Hadist Mutawattir versi Syiah ini sebenarnya tidak jauh berbeda dengan
kalangan sunni, yakni hadist yang diriwayatkan oleh sebuah jama'ah yang
mencapai jumlah yang amat besar sehingga tidak mungkin mereka berbohong dan
salah. Hadist seperti ini adalah hujjah dan harus dijadikan landasan
dalam beramal. Namun, sepertinya
kalangan syiah dalam hal definisi hadits Mutawatir, memebrikan syarat, “hadits
mutawatir tidak membawa pembaca pada kesalahan, dan justru mendapatkan
kebenaran”. Sepertinya mereka tetap menekankan pentingnya “Imamah”
Ali bin Abi Thalib.

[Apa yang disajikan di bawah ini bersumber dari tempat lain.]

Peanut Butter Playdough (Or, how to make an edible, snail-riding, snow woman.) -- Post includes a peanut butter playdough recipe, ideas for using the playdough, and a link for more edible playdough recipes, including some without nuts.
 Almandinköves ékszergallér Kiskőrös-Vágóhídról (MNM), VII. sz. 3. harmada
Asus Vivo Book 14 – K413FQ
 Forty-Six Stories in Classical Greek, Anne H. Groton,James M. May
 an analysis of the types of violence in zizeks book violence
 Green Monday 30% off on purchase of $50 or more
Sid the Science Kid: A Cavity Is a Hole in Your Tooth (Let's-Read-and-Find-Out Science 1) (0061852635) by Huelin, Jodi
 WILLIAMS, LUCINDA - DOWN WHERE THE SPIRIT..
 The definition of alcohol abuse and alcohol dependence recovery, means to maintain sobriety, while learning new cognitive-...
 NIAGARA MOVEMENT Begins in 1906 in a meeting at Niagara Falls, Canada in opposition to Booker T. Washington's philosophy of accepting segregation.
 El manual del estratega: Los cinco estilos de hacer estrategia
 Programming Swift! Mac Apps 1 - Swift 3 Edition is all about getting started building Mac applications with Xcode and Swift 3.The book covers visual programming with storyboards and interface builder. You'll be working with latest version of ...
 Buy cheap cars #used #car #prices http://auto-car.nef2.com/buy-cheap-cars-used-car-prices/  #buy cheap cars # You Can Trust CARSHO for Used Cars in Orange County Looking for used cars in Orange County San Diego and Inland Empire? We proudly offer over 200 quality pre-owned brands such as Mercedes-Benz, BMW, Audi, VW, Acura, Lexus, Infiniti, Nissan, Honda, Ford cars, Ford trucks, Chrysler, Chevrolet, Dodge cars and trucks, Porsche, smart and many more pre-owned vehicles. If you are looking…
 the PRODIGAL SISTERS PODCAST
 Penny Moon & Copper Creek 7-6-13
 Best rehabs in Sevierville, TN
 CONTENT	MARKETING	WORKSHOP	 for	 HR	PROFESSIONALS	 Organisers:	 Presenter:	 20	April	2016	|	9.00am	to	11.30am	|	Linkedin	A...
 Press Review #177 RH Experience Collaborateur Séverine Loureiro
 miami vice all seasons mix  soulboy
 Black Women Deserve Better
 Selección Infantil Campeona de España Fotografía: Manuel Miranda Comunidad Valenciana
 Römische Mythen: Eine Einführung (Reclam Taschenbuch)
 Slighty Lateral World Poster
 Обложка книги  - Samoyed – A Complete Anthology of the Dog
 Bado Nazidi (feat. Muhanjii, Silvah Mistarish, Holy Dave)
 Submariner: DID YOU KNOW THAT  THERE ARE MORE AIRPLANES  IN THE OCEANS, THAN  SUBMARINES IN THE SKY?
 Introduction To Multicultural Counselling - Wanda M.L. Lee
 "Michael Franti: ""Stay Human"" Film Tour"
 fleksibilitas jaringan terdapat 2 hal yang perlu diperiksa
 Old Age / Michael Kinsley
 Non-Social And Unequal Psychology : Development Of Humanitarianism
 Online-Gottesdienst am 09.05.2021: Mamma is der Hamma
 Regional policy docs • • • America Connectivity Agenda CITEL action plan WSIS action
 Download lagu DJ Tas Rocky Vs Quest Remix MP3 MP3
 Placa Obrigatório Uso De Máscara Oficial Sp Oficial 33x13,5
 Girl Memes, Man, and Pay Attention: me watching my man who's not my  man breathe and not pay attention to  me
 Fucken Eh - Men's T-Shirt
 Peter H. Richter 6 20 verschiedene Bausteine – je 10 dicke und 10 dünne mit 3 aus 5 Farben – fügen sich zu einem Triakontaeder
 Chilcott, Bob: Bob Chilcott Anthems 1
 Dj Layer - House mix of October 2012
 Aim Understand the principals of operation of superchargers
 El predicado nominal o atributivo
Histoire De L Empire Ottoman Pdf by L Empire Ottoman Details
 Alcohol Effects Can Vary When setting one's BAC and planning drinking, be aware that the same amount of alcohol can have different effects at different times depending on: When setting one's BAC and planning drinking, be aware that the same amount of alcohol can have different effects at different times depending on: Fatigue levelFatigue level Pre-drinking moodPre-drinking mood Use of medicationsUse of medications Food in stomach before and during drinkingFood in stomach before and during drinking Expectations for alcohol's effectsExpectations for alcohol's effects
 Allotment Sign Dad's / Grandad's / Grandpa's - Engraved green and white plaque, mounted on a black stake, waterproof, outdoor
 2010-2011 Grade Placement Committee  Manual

Oleh karena itu, guna melancarkan akidahnya, dalam
kaitannya dengan haits Mutawatir, mereka berkata “dengan Syarat tersebut,
maka hujjah orang yang menolak Nash Hadits tentang Imamiyah Ali bin Abi Thalib
menjadi tertolak sebagai hadits Mutawatir”[8]
Sedangkan
hadist Ahad adalah hadist yang tidak mencapai derajat tawatur, rawi
yang diriwayatkannya satu atau lebih. Kemudian, hadist Ahad diklasifikasikan
menjadi empat bagian:
1)
Shahih
Yaitu hadist yang diriwayatkan oleh seorang penganut Syi'ah Imamiah
yang telah diakui ke-adalah-annya dan dengan jalan yang shahih.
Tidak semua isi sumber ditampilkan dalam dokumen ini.